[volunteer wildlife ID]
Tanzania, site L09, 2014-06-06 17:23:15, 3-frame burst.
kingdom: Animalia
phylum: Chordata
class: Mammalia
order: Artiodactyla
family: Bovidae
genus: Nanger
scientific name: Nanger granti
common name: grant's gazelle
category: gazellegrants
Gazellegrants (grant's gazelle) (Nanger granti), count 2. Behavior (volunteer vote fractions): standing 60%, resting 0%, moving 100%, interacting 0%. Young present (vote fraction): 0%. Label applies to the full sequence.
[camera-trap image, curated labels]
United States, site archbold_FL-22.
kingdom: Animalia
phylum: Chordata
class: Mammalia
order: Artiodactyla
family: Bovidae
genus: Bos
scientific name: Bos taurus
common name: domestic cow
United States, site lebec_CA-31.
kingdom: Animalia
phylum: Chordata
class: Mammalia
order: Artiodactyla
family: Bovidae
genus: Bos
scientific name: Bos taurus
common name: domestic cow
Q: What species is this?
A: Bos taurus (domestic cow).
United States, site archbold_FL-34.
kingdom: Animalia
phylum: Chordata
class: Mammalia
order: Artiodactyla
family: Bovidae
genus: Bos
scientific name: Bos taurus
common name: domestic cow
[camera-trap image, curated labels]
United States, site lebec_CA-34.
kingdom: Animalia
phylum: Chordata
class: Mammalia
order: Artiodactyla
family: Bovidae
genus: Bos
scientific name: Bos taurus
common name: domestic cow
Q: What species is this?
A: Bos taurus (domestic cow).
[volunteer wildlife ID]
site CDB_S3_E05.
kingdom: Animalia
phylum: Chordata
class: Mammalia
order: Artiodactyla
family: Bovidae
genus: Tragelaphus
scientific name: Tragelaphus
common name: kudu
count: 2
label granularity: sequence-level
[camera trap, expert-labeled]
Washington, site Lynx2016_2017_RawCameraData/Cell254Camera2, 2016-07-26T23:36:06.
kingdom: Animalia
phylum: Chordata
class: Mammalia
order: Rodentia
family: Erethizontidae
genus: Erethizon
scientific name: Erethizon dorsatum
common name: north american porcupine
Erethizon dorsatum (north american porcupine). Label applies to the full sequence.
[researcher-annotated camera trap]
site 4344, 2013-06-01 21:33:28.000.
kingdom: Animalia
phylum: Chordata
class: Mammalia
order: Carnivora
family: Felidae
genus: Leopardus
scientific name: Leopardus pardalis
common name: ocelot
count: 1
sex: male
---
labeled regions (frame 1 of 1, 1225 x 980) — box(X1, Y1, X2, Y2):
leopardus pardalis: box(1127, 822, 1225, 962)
====
EXERCISE REQUIREMENTS
In full and word for word, output the entries.

EXERCISE ANSWER
[volunteer wildlife ID]
Tanzania, site L09, 2014-06-06 17:23:15, 3-frame burst.
kingdom: Animalia
phylum: Chordata
class: Mammalia
order: Artiodactyla
family: Bovidae
genus: Nanger
scientific name: Nanger granti
common name: grant's gazelle
category: gazellegrants
Gazellegrants (grant's gazelle) (Nanger granti), count 2. Behavior (volunteer vote fractions): standing 60%, resting 0%, moving 100%, interacting 0%. Young present (vote fraction): 0%. Label applies to the full sequence.
[camera-trap image, curated labels]
United States, site archbold_FL-22.
kingdom: Animalia
phylum: Chordata
class: Mammalia
order: Artiodactyla
family: Bovidae
genus: Bos
scientific name: Bos taurus
common name: domestic cow
United States, site lebec_CA-31.
kingdom: Animalia
phylum: Chordata
class: Mammalia
order: Artiodactyla
family: Bovidae
genus: Bos
scientific name: Bos taurus
common name: domestic cow
Q: What species is this?
A: Bos taurus (domestic cow).
United States, site archbold_FL-34.
kingdom: Animalia
phylum: Chordata
class: Mammalia
order: Artiodactyla
family: Bovidae
genus: Bos
scientific name: Bos taurus
common name: domestic cow
[camera-trap image, curated labels]
United States, site lebec_CA-34.
kingdom: Animalia
phylum: Chordata
class: Mammalia
order: Artiodactyla
family: Bovidae
genus: Bos
scientific name: Bos taurus
common name: domestic cow
Q: What species is this?
A: Bos taurus (domestic cow).
[volunteer wildlife ID]
site CDB_S3_E05.
kingdom: Animalia
phylum: Chordata
class: Mammalia
order: Artiodactyla
family: Bovidae
genus: Tragelaphus
scientific name: Tragelaphus
common name: kudu
count: 2
label granularity: sequence-level
[camera trap, expert-labeled]
Washington, site Lynx2016_2017_RawCameraData/Cell254Camera2, 2016-07-26T23:36:06.
kingdom: Animalia
phylum: Chordata
class: Mammalia
order: Rodentia
family: Erethizontidae
genus: Erethizon
scientific name: Erethizon dorsatum
common name: north american porcupine
Erethizon dorsatum (north american porcupine). Label applies to the full sequence.
[researcher-annotated camera trap]
site 4344, 2013-06-01 21:33:28.000.
kingdom: Animalia
phylum: Chordata
class: Mammalia
order: Carnivora
family: Felidae
genus: Leopardus
scientific name: Leopardus pardalis
common name: ocelot
count: 1
sex: male
---
labeled regions (frame 1 of 1, 1225 x 980) — box(X1, Y1, X2, Y2):
leopardus pardalis: box(1127, 822, 1225, 962)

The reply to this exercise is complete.